"İçtihat Metni"
MAHKEMESİ : Gaziantep Bölge Adliye Mahkemesi 16. Hukuk Dairesi
SAYISI : 2019/2203 E., 2021/1325 K.
HÜKÜM/KARAR : Asıl ve Birleştirilen Davalar Ret/Asıl ve Birleştirilen Davalar Esastan Ret
İLK DERECE MAHKEMESİ : Malatya 6. Asliye Hukuk Mahkemesi
SAYISI : 2019/11 E., 2019/137 K.
Taraflar arasında görülen tapu kütüğü terkin edilen taşınmazın mülkiyetinin davacılar ve mühahiller lehine tespiti isteğiyle açılan davanın yapılan yargılaması sonucunda İlk Derece Mahkemesi tarafından davanın reddine hükmedilmiştir.
Mahkeme kararı bir kısım asıl davanın davacıları ... ve diğerleri ile birleştirilen davanın davacıları ... ve diğerleri vekili, birleştirilen davanın davacıları ... ve diğerleri vekili, bir kısım asli müdahiller ... ve diğerleri vekili, bir kısım asli müdahiller ... ve diğerleri vekili ile bir kısım asli müdahiller ... ve diğerleri vekili tarafından istinaf edilmiştir.
Bölge Adliye Mahkemesi tarafından istinaf başvurularının esastan reddine hükmedilmiş, karara karşı asıl davanın davacıları ... ve diğerleri ile birleştirilen davanın davacıları ... ve diğerleri vekili, bir kısım asli müdahiller ... ve diğerleri vekili, birleştirilen davanın davacıları ... ve diğerleri vekili, bir kısım asli müdahiller ... ve diğerleri vekili, bir kısım asli müdahiller ... ve diğerleri vekili, asli müdahil ... tarafından temyiz isteğinde bulunmuş olmakla; temyiz dilekçesinin kabulüne karar verildikten ve Tetkik Hâkimi tarafından hazırlanan rapor dinlendikten sonra dosyadaki belgeler incelenip gereği düşünüldü:
I. DAVA
1.Asıl davanın davacıları ... ve diğerleri vekili; Malatya ili, ... ilçesi, ... köyü çalışma alanında bulunan 713 parsel sayılı taşınmazın kadimden beri davacıların ve murislerinin tasarruf ve zilyetliklerinde olduğunu ancak taşınmazın 1987 yılında baraj altında kaldığını, bu tarihe kadar davacıların murislerinin malik sıfatıyla zilyetliklerinin nizasız ve fasılasız olarak kadimden beri devam ettiği ve mülk edinme koşullarının davacılar yararına oluştuğu iddiasıyla taşınmazın mülkiyetinin davacılara ait olduğunun tespitini talep etmiştir.

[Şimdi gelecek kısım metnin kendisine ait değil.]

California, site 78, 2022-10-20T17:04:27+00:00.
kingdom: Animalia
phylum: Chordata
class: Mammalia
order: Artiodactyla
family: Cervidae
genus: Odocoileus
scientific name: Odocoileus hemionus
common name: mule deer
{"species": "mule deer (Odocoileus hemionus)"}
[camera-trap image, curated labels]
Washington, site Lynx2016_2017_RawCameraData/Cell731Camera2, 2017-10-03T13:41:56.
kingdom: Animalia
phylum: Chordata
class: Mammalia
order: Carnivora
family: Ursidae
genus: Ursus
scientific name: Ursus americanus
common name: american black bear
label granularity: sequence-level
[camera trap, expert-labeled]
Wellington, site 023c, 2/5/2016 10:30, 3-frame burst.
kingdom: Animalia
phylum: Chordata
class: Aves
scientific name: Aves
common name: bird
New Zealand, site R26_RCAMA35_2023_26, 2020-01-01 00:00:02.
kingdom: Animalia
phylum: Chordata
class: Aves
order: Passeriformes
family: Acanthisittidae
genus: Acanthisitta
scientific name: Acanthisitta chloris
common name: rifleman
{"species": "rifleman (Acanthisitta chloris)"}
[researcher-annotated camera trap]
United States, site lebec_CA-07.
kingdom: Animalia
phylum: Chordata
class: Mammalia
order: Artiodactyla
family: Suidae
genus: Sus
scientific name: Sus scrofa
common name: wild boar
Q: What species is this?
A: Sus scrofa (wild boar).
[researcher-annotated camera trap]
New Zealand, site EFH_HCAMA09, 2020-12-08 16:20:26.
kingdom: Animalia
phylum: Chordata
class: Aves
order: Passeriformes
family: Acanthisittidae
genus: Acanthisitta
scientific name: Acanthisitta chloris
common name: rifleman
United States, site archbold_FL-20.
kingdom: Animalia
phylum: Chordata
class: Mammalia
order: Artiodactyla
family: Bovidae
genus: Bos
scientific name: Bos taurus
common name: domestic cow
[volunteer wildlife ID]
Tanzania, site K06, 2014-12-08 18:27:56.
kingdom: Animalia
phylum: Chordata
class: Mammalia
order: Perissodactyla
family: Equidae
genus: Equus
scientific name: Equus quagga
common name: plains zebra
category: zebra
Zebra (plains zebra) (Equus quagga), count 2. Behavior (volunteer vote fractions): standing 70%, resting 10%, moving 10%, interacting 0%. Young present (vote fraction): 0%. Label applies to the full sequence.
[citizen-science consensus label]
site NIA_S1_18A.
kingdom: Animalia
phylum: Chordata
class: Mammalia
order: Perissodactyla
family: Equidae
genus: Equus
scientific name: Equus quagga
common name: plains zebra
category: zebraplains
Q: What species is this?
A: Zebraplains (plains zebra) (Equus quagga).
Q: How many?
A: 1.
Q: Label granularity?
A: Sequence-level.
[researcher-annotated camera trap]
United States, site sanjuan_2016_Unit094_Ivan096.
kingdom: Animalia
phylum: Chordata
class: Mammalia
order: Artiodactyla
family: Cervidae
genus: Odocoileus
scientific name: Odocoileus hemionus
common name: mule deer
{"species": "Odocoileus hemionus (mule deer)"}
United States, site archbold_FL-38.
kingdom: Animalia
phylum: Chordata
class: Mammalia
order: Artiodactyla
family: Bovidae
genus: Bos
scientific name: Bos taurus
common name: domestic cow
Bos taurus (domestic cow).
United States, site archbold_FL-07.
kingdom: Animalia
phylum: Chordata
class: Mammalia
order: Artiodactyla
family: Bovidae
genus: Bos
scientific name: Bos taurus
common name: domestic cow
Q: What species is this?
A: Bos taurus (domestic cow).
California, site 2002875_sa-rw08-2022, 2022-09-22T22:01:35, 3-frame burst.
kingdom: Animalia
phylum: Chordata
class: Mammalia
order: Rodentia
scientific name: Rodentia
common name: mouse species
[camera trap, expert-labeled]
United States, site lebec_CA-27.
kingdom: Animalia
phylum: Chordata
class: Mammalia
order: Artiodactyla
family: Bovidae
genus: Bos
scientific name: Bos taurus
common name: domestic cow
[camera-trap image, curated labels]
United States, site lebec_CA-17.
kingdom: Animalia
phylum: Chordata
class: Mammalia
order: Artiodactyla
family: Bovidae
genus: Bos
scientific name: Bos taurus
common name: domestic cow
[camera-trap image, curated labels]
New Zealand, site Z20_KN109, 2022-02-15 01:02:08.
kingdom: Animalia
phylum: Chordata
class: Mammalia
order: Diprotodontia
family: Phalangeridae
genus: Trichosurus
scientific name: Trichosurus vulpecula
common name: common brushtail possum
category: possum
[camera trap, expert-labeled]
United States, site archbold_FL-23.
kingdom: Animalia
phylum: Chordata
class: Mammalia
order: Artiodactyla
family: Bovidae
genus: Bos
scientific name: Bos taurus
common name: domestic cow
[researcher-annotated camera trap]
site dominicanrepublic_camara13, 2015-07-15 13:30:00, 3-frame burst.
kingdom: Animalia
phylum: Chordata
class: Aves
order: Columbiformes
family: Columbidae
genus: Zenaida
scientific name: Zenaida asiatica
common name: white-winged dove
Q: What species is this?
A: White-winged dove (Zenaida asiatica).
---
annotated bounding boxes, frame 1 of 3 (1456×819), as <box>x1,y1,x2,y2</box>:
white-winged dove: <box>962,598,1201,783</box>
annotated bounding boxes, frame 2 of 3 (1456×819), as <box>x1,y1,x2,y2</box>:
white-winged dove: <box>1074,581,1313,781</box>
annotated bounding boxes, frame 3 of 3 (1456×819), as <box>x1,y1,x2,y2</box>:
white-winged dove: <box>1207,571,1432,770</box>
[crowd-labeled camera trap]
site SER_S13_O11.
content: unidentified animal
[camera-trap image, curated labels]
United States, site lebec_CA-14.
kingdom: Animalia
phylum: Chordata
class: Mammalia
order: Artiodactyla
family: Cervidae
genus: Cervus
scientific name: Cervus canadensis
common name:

2.Birleştirilen davanın davacıları ... ve diğerleri; Malatya ili, ... ilçesi, ... köyü 713 parsel sayılı taşınmazın kadimden beri murislerinin ve kendilerinin tasarruf ve zilyetliklerinde olduğu, taşınmazın 1987 yılında baraj altında kaldığı, bu tarihe kadar murislerinin ve kendilerinin malik sıfatıyla zilyetliklerinin nizasız ve fasılasız olarak kadimden beri devam ettiği iddiasıyla taşınmazın mülkiyetinin kendilerine ait olduğuna karar verilmesi talebiyle dava açmışlardır.
3.Birleştirilen davanın davacıları ... ve diğerleri; çekişmeli 713 parsel sayılı taşınmaz yönünden irsen intikal ve kazandırıcı zamanaşımı zilyetliği iddiasıyla taşınmazın mülkiyetinin kendilerine ait olduğuna karar verilmesi talebiyle dava açmışlardır.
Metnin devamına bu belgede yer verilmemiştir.